I round the last curve and realize the path has been washed out. I am forced to turn around, go back the way I came, toward the running girl and the graveyard. The idea fills me with so much dread I decide to cut across the marshy thicket, knowing if I head toward the sun I will run into the cabin.

But I am disoriented, and as the reeds part in front of me, I realize I have gone in a circle and have ended up back at the cave.

“Rebecca,” a gentle, mother’s voice calls, the words a whisper on the wind. “Come and see.”

The rushes begin to move, the breeze settling in, the updraft from the valley below growing stronger. I am powerless against it. My feet move without my consent.

The maw opens to welcome me back, and I begin to shake. I am inside now, deeper than before, the light flickering on my phone. The smell is different, rancid, wrong. I know it’s only mud kicked up by the storm, by the rain, by the wind, but something is stirring in my primordial brain, and I stumble. I go down hard, on both knees, falling forward into the muck.

I land awkwardly. Something juts into my ribs, and the pain makes me lurch to the side.

I see the faces then, the skulls, the mouths agape, the bones of their lost bodies white in the darkness.

The family is here. The Atwood family is inside the cave. The rising water has unearthed their bones. The wind can’t get them anymore.

I run until I can run no more. I am covered in mud and muck and the dust of a nearly century-old grave. I still have no real idea what happened in the cave, how I have manifested this horror, but if I can make it back to the lake, make it back to the girls, all will be forgiven. We will leave, and never come back.

The girl is standing in the trees. She has approached silently, sneaking up behind me. When she steps from behind the trunk of the ash, I no longer see the modern running shorts and bra top, nor earbuds, but an odd black dress, a braid, the glint of silver eyeglasses, all in a blur because she scares me and I run. It’s the only reasonable thing to do, considering there is a strange woman approaching me. I run as fast as I can back toward the house. The girls will save me. The girls will shelter me.

“You there. You. Girl. Stop! What are you doing? That woman needs help. What have you done? My God, is she…?”

She stops her pursuit to stare into the lake. It’s a trick, my mind says. Keep running. But I look back once, in time to see her face clearly in the reflection of the lake light. Her face changes, brows coming together as if she’s just had a thought. It is shaded in blue.

And then she smiles. And I feel the wind begin to stir beneath her hands.

Shit. Oh, this is not good. Not good at all.

I am fast but she runs me down easily, her feet pounding on the hard earth behind me, closer and closer, until I am down in the dirt on my knees, and she rolls on top of me, breathing heavily.

“Stop fighting. This is your destiny. You have to come with me. Mother wants you.”

On the ridge, I see her, standing, arms up, as if she is beckoning me home.

“Catwood,” I whisper.

Charlise smiles benevolently, and her words float down from the hill. “You are chosen. You are one of us.”

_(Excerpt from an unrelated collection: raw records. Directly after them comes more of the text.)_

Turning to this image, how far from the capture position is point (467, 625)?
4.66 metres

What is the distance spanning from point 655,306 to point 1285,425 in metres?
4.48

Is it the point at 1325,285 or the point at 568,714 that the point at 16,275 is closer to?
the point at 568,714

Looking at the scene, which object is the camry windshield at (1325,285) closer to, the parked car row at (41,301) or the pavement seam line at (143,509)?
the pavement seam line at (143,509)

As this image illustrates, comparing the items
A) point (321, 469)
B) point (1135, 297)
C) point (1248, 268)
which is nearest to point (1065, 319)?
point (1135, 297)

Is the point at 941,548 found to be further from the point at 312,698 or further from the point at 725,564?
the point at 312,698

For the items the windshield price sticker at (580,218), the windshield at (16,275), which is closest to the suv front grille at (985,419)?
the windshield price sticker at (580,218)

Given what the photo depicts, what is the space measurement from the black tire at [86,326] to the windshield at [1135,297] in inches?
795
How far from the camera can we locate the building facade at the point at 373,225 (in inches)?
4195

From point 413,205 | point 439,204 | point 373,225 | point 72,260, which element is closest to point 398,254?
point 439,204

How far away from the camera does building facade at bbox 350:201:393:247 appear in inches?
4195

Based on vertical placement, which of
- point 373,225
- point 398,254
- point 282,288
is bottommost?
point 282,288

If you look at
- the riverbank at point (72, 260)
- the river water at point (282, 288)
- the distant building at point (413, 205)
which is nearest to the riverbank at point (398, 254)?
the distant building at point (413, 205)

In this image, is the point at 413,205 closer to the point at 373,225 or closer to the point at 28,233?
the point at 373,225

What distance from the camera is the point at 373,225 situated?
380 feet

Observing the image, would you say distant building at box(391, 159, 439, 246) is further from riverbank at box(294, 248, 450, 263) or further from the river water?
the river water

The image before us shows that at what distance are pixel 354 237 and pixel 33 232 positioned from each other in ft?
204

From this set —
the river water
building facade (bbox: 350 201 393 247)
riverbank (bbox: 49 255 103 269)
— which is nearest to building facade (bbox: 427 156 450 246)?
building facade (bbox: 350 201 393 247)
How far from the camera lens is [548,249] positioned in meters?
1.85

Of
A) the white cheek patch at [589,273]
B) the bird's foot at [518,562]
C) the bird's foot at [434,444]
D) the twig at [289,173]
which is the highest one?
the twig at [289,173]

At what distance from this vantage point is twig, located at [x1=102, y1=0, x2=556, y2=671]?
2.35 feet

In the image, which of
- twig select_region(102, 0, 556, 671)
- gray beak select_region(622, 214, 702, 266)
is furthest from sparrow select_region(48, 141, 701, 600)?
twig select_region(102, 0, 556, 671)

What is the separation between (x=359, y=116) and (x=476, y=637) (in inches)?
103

My face is in the water before I can draw a breath. The girl holds me there until I can see the small things crawling in the mud below, small silver fish come to explore my nose, my mouth, my eyes and ears. And then I am adrift. The fear and horror have fled. It is a beautiful place, green and gold and silver. I love looking at the microcosm. It is like the cave, but wet, and willowy.

When I am fully relaxed, the girl helps me from the water, and together, side by side, we march up the hill to protect the land below.

From a distance, I hear my friends, crying, calling, and one voice above the rest, Ellie, shrieking my name over and over, as if I am a lost dog.

I glance back over my shoulder as we walk away.

Ellie is pulling the body from the water.

My body.

Why did it have to be her who found me? She will never recover from this. She will always blame herself.

My friends gather on the muddy bank, crooning my name, speaking as one, a chant being taken up by the hillside and the crickets and the birds and the frogs, and the wind catches the tune and whistles along. It starts as one word, then becomes another, one more sibilant, more cunning, more familiar to the fallow fields.

“Rebecca Catwood, Rebecca Catwood, Rebecca Catwood.”